-------- Records for processing

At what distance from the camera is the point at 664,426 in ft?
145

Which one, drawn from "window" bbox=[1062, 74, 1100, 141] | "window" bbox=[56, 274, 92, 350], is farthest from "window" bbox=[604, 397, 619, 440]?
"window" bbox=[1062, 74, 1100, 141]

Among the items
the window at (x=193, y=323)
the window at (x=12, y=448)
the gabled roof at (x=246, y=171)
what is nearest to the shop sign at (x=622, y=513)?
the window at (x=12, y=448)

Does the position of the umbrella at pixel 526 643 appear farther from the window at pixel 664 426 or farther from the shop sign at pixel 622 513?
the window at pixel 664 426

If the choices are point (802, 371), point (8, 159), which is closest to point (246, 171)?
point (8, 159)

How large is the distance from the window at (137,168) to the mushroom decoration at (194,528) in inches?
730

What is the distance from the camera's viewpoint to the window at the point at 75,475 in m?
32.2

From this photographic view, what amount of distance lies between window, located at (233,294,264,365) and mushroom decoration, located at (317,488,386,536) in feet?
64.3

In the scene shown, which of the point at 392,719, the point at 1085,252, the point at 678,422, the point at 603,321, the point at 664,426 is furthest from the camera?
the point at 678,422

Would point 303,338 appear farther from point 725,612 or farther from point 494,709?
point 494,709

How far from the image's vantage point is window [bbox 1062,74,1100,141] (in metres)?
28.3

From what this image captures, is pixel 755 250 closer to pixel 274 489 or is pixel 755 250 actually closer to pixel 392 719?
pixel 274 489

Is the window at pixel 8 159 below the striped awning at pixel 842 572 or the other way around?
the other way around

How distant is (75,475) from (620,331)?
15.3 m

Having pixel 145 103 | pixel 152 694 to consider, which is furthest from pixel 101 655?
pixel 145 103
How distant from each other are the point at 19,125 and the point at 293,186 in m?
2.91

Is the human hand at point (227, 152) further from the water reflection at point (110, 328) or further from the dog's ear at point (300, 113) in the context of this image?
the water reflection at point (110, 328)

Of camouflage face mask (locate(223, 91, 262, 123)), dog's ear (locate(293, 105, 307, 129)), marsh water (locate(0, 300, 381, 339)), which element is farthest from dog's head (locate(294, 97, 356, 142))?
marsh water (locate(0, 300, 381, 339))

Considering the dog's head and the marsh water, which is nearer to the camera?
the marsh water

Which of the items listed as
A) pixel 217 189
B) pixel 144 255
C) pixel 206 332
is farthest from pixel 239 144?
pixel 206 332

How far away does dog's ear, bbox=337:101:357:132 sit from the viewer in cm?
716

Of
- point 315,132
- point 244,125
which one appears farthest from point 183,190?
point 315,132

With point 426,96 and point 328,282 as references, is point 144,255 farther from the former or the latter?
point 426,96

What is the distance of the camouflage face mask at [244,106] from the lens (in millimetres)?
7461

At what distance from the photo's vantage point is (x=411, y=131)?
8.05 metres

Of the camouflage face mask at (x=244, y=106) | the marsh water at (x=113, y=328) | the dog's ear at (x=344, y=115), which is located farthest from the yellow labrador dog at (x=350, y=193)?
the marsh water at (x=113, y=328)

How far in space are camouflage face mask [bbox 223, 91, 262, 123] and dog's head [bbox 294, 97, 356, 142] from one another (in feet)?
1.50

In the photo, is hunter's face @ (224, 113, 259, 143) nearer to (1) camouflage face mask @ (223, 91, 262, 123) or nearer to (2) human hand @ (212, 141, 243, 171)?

----------------

▸ The problem
Repeat only the stretch of lines starting at the one containing "Is the window" and running to the final line of the entries above.

▸ Solved exercise
Is the window at pixel 8 159 below the striped awning at pixel 842 572 or the other way around?
the other way around

How distant is (75,475) from (620,331)?
15.3 m

Having pixel 145 103 | pixel 152 694 to consider, which is furthest from pixel 101 655?
pixel 145 103
How distant from each other are the point at 19,125 and the point at 293,186 in m?
2.91

Is the human hand at point (227, 152) further from the water reflection at point (110, 328) or further from the dog's ear at point (300, 113) in the context of this image?
the water reflection at point (110, 328)

Of camouflage face mask (locate(223, 91, 262, 123)), dog's ear (locate(293, 105, 307, 129)), marsh water (locate(0, 300, 381, 339)), which element is farthest from dog's head (locate(294, 97, 356, 142))?
marsh water (locate(0, 300, 381, 339))

Considering the dog's head and the marsh water, which is nearer to the camera?
the marsh water

Which of the items listed as
A) pixel 217 189
B) pixel 144 255
C) pixel 206 332
is farthest from pixel 239 144?
pixel 206 332

How far away does dog's ear, bbox=337:101:357:132 sit from the viewer in cm?
716

Of
- point 315,132
- point 244,125
which one appears farthest from point 183,190?
point 315,132

With point 426,96 and point 328,282 as references, is point 144,255 farther from the former or the latter?
point 426,96

What is the distance of the camouflage face mask at [244,106] from the lens (in millimetres)?
7461

At what distance from the photo's vantage point is (x=411, y=131)?
8.05 metres

Of the camouflage face mask at (x=244, y=106) | the marsh water at (x=113, y=328) | the dog's ear at (x=344, y=115), which is located farthest from the yellow labrador dog at (x=350, y=193)?
the marsh water at (x=113, y=328)

How far in space are camouflage face mask [bbox 223, 91, 262, 123] and dog's head [bbox 294, 97, 356, 142] from one another (in feet)?
1.50

In the photo, is hunter's face @ (224, 113, 259, 143) nearer to (1) camouflage face mask @ (223, 91, 262, 123) or nearer to (2) human hand @ (212, 141, 243, 171)?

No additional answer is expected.